• **What the task asks**
However many lines the data holds, transcribe them all exactly.
Start of Task data
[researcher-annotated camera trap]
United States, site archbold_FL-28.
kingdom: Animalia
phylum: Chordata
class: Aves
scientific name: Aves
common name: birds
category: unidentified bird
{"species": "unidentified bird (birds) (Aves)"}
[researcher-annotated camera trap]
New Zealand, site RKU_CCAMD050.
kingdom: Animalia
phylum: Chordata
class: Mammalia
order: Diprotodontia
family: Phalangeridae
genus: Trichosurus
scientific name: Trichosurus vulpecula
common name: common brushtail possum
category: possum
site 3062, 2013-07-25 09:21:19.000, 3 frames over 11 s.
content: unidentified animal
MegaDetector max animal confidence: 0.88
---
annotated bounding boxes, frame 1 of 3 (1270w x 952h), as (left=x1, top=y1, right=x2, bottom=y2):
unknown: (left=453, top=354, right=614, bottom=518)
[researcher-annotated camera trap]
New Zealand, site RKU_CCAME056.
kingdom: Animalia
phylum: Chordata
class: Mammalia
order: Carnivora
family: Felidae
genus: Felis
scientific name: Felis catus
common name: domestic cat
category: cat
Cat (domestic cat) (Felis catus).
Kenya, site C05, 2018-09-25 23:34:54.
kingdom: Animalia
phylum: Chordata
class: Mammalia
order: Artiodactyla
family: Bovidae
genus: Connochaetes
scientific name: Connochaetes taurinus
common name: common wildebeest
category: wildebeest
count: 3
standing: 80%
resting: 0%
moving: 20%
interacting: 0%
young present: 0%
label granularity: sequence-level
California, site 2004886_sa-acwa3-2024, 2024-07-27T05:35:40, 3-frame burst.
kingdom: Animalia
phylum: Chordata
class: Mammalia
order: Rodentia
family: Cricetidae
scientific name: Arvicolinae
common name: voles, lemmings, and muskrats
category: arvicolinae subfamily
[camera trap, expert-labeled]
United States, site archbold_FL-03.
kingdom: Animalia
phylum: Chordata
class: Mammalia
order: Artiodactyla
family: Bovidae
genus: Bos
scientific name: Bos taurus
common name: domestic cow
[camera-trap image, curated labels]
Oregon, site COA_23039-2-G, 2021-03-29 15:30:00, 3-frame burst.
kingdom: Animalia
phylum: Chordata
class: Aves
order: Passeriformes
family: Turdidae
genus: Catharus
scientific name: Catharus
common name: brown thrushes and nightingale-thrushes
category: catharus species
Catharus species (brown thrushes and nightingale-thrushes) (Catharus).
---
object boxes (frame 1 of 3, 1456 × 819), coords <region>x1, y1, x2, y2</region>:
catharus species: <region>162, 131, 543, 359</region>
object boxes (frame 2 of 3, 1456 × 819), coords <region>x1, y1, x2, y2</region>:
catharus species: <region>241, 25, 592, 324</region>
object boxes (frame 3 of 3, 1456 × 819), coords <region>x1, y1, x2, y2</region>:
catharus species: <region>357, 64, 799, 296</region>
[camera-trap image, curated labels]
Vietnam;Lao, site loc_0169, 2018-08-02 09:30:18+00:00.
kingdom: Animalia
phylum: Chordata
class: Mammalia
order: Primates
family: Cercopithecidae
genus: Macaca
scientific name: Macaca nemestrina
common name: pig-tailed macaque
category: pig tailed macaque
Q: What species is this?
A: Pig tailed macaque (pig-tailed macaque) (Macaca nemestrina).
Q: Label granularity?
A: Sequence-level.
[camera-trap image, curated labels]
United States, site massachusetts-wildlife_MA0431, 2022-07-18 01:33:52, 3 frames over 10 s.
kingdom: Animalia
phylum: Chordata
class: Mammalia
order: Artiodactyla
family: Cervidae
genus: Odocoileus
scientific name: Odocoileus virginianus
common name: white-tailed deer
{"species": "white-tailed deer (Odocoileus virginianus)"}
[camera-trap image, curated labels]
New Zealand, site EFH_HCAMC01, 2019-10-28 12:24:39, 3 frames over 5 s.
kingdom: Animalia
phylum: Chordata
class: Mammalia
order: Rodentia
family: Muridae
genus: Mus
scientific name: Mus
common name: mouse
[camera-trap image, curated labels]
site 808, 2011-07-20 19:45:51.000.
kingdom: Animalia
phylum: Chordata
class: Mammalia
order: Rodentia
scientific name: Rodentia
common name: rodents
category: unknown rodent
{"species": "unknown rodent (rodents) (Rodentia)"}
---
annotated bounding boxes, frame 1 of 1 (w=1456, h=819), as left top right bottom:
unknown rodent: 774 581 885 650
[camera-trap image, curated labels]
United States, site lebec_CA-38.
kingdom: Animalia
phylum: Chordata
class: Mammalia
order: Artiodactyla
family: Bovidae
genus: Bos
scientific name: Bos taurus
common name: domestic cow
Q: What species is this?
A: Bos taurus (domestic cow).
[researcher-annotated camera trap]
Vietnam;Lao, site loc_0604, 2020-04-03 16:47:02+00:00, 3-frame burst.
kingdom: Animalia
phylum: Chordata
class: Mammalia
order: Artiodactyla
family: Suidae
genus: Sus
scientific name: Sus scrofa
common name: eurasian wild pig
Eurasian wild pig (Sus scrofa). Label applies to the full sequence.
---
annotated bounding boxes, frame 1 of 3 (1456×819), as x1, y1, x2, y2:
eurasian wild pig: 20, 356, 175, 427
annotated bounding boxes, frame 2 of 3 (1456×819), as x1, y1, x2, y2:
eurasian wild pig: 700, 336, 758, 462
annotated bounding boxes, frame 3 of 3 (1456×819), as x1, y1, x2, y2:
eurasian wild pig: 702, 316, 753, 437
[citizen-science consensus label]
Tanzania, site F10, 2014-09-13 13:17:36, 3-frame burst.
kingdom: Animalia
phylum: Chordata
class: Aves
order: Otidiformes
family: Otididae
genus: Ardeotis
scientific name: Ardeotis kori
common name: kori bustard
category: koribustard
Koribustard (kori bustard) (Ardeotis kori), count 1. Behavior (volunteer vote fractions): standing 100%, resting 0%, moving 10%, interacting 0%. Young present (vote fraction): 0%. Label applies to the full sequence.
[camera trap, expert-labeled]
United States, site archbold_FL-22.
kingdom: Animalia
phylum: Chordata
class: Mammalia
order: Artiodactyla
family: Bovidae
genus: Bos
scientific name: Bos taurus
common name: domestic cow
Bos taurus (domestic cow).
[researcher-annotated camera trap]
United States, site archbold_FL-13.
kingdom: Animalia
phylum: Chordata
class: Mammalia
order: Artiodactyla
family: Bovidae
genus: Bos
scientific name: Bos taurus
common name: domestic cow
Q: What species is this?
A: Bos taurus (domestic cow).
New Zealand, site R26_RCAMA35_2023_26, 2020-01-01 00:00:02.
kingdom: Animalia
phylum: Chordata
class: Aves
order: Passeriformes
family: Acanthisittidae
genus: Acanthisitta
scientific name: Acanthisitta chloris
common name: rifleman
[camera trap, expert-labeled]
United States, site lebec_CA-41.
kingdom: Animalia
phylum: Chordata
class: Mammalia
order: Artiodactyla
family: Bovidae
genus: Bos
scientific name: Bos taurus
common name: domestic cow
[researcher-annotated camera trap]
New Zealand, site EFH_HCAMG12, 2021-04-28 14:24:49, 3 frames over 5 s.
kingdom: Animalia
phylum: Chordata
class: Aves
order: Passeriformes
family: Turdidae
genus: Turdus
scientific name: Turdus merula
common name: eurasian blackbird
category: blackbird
End of Task data
• **Answer to the problem**
[researcher-annotated camera trap]
United States, site archbold_FL-28.
kingdom: Animalia
phylum: Chordata
class: Aves
scientific name: Aves
common name: birds
category: unidentified bird
{"species": "unidentified bird (birds) (Aves)"}
[researcher-annotated camera trap]
New Zealand, site RKU_CCAMD050.
kingdom: Animalia
phylum: Chordata
class: Mammalia
order: Diprotodontia
family: Phalangeridae
genus: Trichosurus
scientific name: Trichosurus vulpecula
common name: common brushtail possum
category: possum
site 3062, 2013-07-25 09:21:19.000, 3 frames over 11 s.
content: unidentified animal
MegaDetector max animal confidence: 0.88
---
annotated bounding boxes, frame 1 of 3 (1270w x 952h), as (left=x1, top=y1, right=x2, bottom=y2):
unknown: (left=453, top=354, right=614, bottom=518)
[researcher-annotated camera trap]
New Zealand, site RKU_CCAME056.
kingdom: Animalia
phylum: Chordata
class: Mammalia
order: Carnivora
family: Felidae
genus: Felis
scientific name: Felis catus
common name: domestic cat
category: cat
Cat (domestic cat) (Felis catus).
Kenya, site C05, 2018-09-25 23:34:54.
kingdom: Animalia
phylum: Chordata
class: Mammalia
order: Artiodactyla
family: Bovidae
genus: Connochaetes
scientific name: Connochaetes taurinus
common name: common wildebeest
category: wildebeest
count: 3
standing: 80%
resting: 0%
moving: 20%
interacting: 0%
young present: 0%
label granularity: sequence-level
California, site 2004886_sa-acwa3-2024, 2024-07-27T05:35:40, 3-frame burst.
kingdom: Animalia
phylum: Chordata
class: Mammalia
order: Rodentia
family: Cricetidae
scientific name: Arvicolinae
common name: voles, lemmings, and muskrats
category: arvicolinae subfamily
[camera trap, expert-labeled]
United States, site archbold_FL-03.
kingdom: Animalia
phylum: Chordata
class: Mammalia
order: Artiodactyla
family: Bovidae
genus: Bos
scientific name: Bos taurus
common name: domestic cow
[camera-trap image, curated labels]
Oregon, site COA_23039-2-G, 2021-03-29 15:30:00, 3-frame burst.
kingdom: Animalia
phylum: Chordata
class: Aves
order: Passeriformes
family: Turdidae
genus: Catharus
scientific name: Catharus
common name: brown thrushes and nightingale-thrushes
category: catharus species
Catharus species (brown thrushes and nightingale-thrushes) (Catharus).
---
object boxes (frame 1 of 3, 1456 × 819), coords <region>x1, y1, x2, y2</region>:
catharus species: <region>162, 131, 543, 359</region>
object boxes (frame 2 of 3, 1456 × 819), coords <region>x1, y1, x2, y2</region>:
catharus species: <region>241, 25, 592, 324</region>
object boxes (frame 3 of 3, 1456 × 819), coords <region>x1, y1, x2, y2</region>:
catharus species: <region>357, 64, 799, 296</region>
[camera-trap image, curated labels]
Vietnam;Lao, site loc_0169, 2018-08-02 09:30:18+00:00.
kingdom: Animalia
phylum: Chordata
class: Mammalia
order: Primates
family: Cercopithecidae
genus: Macaca
scientific name: Macaca nemestrina
common name: pig-tailed macaque
category: pig tailed macaque
Q: What species is this?
A: Pig tailed macaque (pig-tailed macaque) (Macaca nemestrina).
Q: Label granularity?
A: Sequence-level.
[camera-trap image, curated labels]
United States, site massachusetts-wildlife_MA0431, 2022-07-18 01:33:52, 3 frames over 10 s.
kingdom: Animalia
phylum: Chordata
class: Mammalia
order: Artiodactyla
family: Cervidae
genus: Odocoileus
scientific name: Odocoileus virginianus
common name: white-tailed deer
{"species": "white-tailed deer (Odocoileus virginianus)"}
[camera-trap image, curated labels]
New Zealand, site EFH_HCAMC01, 2019-10-28 12:24:39, 3 frames over 5 s.
kingdom: Animalia
phylum: Chordata
class: Mammalia
order: Rodentia
family: Muridae
genus: Mus
scientific name: Mus
common name: mouse
[camera-trap image, curated labels]
site 808, 2011-07-20 19:45:51.000.
kingdom: Animalia
phylum: Chordata
class: Mammalia
order: Rodentia
scientific name: Rodentia
common name: rodents
category: unknown rodent
{"species": "unknown rodent (rodents) (Rodentia)"}
---
annotated bounding boxes, frame 1 of 1 (w=1456, h=819), as left top right bottom:
unknown rodent: 774 581 885 650
[camera-trap image, curated labels]
United States, site lebec_CA-38.
kingdom: Animalia
phylum: Chordata
class: Mammalia
order: Artiodactyla
family: Bovidae
genus: Bos
scientific name: Bos taurus
common name: domestic cow
Q: What species is this?
A: Bos taurus (domestic cow).
[researcher-annotated camera trap]
Vietnam;Lao, site loc_0604, 2020-04-03 16:47:02+00:00, 3-frame burst.
kingdom: Animalia
phylum: Chordata
class: Mammalia
order: Artiodactyla
family: Suidae
genus: Sus
scientific name: Sus scrofa
common name: eurasian wild pig
Eurasian wild pig (Sus scrofa). Label applies to the full sequence.
---
annotated bounding boxes, frame 1 of 3 (1456×819), as x1, y1, x2, y2:
eurasian wild pig: 20, 356, 175, 427
annotated bounding boxes, frame 2 of 3 (1456×819), as x1, y1, x2, y2:
eurasian wild pig: 700, 336, 758, 462
annotated bounding boxes, frame 3 of 3 (1456×819), as x1, y1, x2, y2:
eurasian wild pig: 702, 316, 753, 437
[citizen-science consensus label]
Tanzania, site F10, 2014-09-13 13:17:36, 3-frame burst.
kingdom: Animalia
phylum: Chordata
class: Aves
order: Otidiformes
family: Otididae
genus: Ardeotis
scientific name: Ardeotis kori
common name: kori bustard
category: koribustard
Koribustard (kori bustard) (Ardeotis kori), count 1. Behavior (volunteer vote fractions): standing 100%, resting 0%, moving 10%, interacting 0%. Young present (vote fraction): 0%. Label applies to the full sequence.
[camera trap, expert-labeled]
United States, site archbold_FL-22.
kingdom: Animalia
phylum: Chordata
class: Mammalia
order: Artiodactyla
family: Bovidae
genus: Bos
scientific name: Bos taurus
common name: domestic cow
Bos taurus (domestic cow).
[researcher-annotated camera trap]
United States, site archbold_FL-13.
kingdom: Animalia
phylum: Chordata
class: Mammalia
order: Artiodactyla
family: Bovidae
genus: Bos
scientific name: Bos taurus
common name: domestic cow
Q: What species is this?
A: Bos taurus (domestic cow).
New Zealand, site R26_RCAMA35_2023_26, 2020-01-01 00:00:02.
kingdom: Animalia
phylum: Chordata
class: Aves
order: Passeriformes
family: Acanthisittidae
genus: Acanthisitta
scientific name: Acanthisitta chloris
common name: rifleman
[camera trap, expert-labeled]
United States, site lebec_CA-41.
kingdom: Animalia
phylum: Chordata
class: Mammalia
order: Artiodactyla
family: Bovidae
genus: Bos
scientific name: Bos taurus
common name: domestic cow
[researcher-annotated camera trap]
New Zealand, site EFH_HCAMG12, 2021-04-28 14:24:49, 3 frames over 5 s.
kingdom: Animalia
phylum: Chordata
class: Aves
order: Passeriformes
family: Turdidae
genus: Turdus
scientific name: Turdus merula
common name: eurasian blackbird
category: blackbird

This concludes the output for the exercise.